● DOKUMEN SUMBER
Pages

Labels

Minggu, 28 Juni 2015

Institusi Pendidikan (Bukan) Kontributor Koruptor


Beberapa dekade terakhir ini, terjadi pergeseran makna keberhasilan.  Keberhasilan ditentukan berdasarkan jumlah kekayaan seseorang.  Masyarakat memuja jumlah kekayaan  dan mengabaikan cara mengumpulkannya.  Iklan media massa menjadi katalisator pergeseran makna keberhasilan.  Tayangan iklan selalu menampilkan gaya hidup hedonisme.  Hedonisme adalah perilaku mengutamakan kesenangan duniawi.   Ribuan anak menonton tayangan iklan bernuansa hedonisme setiap hari.  Sejak dini,  hedonisme tertanam dalam pemikiran anak-anak.  Kelak mereka melakukan berbagai cara untuk melestarikan gaya hidup tersebut.

Dunia pendidikan turut menyuburkan gaya hidup hedonisme.  Dewasa ini, sekolah-sekolah negeri berfasilitas canggih memungut iuran relatif  besar kepada orang tua siswa.  Hanya siswa kalangan menengah ke atas yang mampu bersekolah di sana.  Antar siswa terjadi persaingan kepemilikan benda mewah. Para pengajar pun meramaikan persaingan ini.   Guru yang memiliki rmobil dan rumah mewah adalah hal biasa.

Sementara kalangan ekonomi lemah harus menempuh pendidikan dengan fasilitas terbatas.  Padahal, anak-anak dari kalangan tersebut ada pula yang memiliki potensi akademik mumpuni.  Potensi mereka tak akan berkembang tanpa fasilitas pendidikan yang baik.  Terlebih bila orang tua memaksa mereka berhenti sekolah karena  tak punya biaya.
BUDAYA KORUPSI

Korupsi merupakan salah satu upaya pemenuhan gaya hidup hedonisme.  Menurut Undang-Undang nomor 20 Tahun 2001, korupsi adalah tindakan melawan hukum dengan maksud memperkaya diri sendiri, orang lain atau korporasi yang berakibat merugikan negara atau perekonomian negara.  Ada sembilan tidakan korupsi berdasarkan undang-undang tersebut, yaitu : suap, illegal profit, transaksi rahasia, hadiah, hibah, penggelapan, kolusi, nepotisme, dan penyalahgunaan wewenang serta fasilitas negara.  Kesembilan tindakan itu adalah hal lumrah bagi kalangan pejabat negara.

● DAFTAR DATA
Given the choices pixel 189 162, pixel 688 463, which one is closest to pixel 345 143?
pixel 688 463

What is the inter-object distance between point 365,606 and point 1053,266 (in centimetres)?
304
==
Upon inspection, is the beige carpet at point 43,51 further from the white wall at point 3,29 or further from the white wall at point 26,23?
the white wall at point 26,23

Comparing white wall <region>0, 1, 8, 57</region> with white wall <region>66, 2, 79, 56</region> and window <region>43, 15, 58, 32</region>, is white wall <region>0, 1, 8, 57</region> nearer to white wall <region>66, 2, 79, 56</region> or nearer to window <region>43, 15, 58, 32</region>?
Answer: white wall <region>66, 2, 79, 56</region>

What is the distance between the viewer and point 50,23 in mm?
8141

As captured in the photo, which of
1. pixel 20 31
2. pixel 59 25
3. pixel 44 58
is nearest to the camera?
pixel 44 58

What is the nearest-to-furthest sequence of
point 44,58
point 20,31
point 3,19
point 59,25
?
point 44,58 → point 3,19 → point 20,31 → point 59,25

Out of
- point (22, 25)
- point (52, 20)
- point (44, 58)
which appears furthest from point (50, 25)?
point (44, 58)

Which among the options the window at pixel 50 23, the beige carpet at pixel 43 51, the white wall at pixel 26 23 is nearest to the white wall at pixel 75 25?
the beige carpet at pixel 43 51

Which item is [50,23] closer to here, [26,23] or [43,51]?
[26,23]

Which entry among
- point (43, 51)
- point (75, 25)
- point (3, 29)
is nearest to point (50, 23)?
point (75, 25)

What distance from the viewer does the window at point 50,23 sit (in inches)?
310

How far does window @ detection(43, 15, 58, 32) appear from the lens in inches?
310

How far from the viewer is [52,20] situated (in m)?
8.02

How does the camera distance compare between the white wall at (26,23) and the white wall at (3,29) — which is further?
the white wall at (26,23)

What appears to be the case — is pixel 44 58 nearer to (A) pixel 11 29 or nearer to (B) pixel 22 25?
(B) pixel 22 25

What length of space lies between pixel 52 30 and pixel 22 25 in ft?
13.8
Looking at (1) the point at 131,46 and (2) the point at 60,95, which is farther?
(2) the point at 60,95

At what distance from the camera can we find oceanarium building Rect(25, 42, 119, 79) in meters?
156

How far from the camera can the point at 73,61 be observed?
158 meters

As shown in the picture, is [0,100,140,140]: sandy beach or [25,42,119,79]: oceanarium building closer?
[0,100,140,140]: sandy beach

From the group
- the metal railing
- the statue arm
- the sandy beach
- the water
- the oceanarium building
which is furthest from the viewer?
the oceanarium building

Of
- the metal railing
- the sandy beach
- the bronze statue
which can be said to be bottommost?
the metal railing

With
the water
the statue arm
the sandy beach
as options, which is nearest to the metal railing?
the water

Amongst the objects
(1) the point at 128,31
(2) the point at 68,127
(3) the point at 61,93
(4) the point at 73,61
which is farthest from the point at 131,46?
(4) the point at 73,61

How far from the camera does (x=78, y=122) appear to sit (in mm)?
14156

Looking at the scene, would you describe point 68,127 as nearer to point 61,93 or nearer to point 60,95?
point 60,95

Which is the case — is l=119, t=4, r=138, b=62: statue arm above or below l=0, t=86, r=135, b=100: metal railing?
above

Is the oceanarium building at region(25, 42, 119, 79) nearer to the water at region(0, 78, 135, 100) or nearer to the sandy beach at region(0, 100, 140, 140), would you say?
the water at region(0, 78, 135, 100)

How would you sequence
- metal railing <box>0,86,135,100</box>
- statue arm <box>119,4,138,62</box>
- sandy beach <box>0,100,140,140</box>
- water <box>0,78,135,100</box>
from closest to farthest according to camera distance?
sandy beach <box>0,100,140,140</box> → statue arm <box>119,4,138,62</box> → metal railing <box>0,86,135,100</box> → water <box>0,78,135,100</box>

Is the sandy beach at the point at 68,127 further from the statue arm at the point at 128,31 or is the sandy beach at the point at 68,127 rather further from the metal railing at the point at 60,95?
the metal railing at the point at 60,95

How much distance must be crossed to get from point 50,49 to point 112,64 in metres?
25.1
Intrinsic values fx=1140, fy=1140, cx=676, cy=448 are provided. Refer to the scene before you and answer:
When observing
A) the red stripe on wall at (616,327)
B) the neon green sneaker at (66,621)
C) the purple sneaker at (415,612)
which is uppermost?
---
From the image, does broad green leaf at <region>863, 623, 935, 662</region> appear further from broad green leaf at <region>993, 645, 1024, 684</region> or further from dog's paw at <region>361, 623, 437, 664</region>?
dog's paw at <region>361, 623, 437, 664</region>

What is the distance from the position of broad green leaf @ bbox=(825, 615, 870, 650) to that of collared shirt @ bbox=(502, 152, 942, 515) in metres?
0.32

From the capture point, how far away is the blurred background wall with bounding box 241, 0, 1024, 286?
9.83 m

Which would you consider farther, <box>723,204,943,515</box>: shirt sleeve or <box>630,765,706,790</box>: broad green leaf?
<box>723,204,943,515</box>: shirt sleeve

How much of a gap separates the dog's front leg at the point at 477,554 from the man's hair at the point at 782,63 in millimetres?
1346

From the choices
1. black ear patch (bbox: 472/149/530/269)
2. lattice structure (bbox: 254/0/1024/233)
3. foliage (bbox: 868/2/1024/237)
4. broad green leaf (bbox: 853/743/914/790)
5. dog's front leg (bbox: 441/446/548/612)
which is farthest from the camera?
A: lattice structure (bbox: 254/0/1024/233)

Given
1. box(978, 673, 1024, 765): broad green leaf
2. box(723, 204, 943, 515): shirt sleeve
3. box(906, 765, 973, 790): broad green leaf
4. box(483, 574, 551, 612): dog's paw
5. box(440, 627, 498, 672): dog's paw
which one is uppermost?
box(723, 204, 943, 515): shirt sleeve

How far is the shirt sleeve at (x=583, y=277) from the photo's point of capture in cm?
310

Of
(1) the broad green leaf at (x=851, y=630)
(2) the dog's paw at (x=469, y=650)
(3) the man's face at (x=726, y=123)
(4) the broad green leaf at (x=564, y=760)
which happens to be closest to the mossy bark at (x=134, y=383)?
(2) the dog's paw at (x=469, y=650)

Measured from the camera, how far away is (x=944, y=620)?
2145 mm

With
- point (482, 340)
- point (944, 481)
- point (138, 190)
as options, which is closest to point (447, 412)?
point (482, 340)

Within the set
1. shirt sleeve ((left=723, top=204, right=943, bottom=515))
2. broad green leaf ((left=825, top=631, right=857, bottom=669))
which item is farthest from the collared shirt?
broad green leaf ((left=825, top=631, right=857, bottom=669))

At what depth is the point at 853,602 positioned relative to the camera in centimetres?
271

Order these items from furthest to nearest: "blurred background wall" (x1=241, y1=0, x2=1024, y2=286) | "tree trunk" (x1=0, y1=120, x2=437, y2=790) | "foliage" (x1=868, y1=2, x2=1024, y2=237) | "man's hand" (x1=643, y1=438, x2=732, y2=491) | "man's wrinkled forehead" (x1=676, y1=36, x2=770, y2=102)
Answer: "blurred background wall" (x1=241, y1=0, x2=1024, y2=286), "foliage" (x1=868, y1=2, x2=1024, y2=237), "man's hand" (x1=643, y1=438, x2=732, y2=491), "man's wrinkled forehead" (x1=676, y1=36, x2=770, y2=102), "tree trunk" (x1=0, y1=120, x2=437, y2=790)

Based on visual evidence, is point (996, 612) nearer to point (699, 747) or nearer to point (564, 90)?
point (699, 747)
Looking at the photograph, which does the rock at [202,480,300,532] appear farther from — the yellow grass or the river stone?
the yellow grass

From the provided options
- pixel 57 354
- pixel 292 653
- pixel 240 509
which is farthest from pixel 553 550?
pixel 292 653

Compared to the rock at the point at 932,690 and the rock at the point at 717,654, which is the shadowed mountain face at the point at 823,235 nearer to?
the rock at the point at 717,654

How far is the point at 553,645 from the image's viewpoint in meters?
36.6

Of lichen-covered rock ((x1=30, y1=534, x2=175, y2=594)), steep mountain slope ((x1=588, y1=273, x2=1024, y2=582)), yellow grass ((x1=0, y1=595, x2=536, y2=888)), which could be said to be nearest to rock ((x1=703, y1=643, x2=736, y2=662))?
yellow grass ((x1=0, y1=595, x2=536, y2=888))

● TUGAS PENGERJAAN
- a) Menurut dokumen sumber, apa yang dimaksud dengan hedonisme?
- b) Ambil dari dokumen sumber bagian mulai dari "Minggu, 28 Juni" sampai dengan dan termasuk "gaya hidup tersebut.", tanpa mengubah apa pun.
- c) Apakah tiap pernyataan berikut sesuai dengan dokumen sumber? Jawab ya atau tidak, lalu kutip kata-kata penentunya dari dokumen sumber.
(i) Sembilan tindakan korupsi dianggap hal lumrah bagi kalangan pejabat negara.
(ii) Siswa dari semua kalangan ekonomi mampu bersekolah di sekolah negeri berfasilitas canggih.
(iii) Pengertian korupsi yang dikutip berasal dari Undang-Undang nomor 20 Tahun 2001.

● JAWABAN LENGKAP
- a) Hedonisme adalah perilaku mengutamakan kesenangan duniawi.

- b)
Minggu, 28 Juni 2015

Institusi Pendidikan (Bukan) Kontributor Koruptor


Beberapa dekade terakhir ini, terjadi pergeseran makna keberhasilan.  Keberhasilan ditentukan berdasarkan jumlah kekayaan seseorang.  Masyarakat memuja jumlah kekayaan  dan mengabaikan cara mengumpulkannya.  Iklan media massa menjadi katalisator pergeseran makna keberhasilan.  Tayangan iklan selalu menampilkan gaya hidup hedonisme.  Hedonisme adalah perilaku mengutamakan kesenangan duniawi.   Ribuan anak menonton tayangan iklan bernuansa hedonisme setiap hari.  Sejak dini,  hedonisme tertanam dalam pemikiran anak-anak.  Kelak mereka melakukan berbagai cara untuk melestarikan gaya hidup tersebut.

- c)
(i) Ya: "Kesembilan tindakan itu adalah hal lumrah bagi kalangan pejabat negara."
(ii) Tidak: "Hanya siswa kalangan menengah ke atas yang mampu bersekolah di sana."
(iii) Ya: "Menurut Undang-Undang nomor 20 Tahun 2001, korupsi adalah tindakan melawan hukum"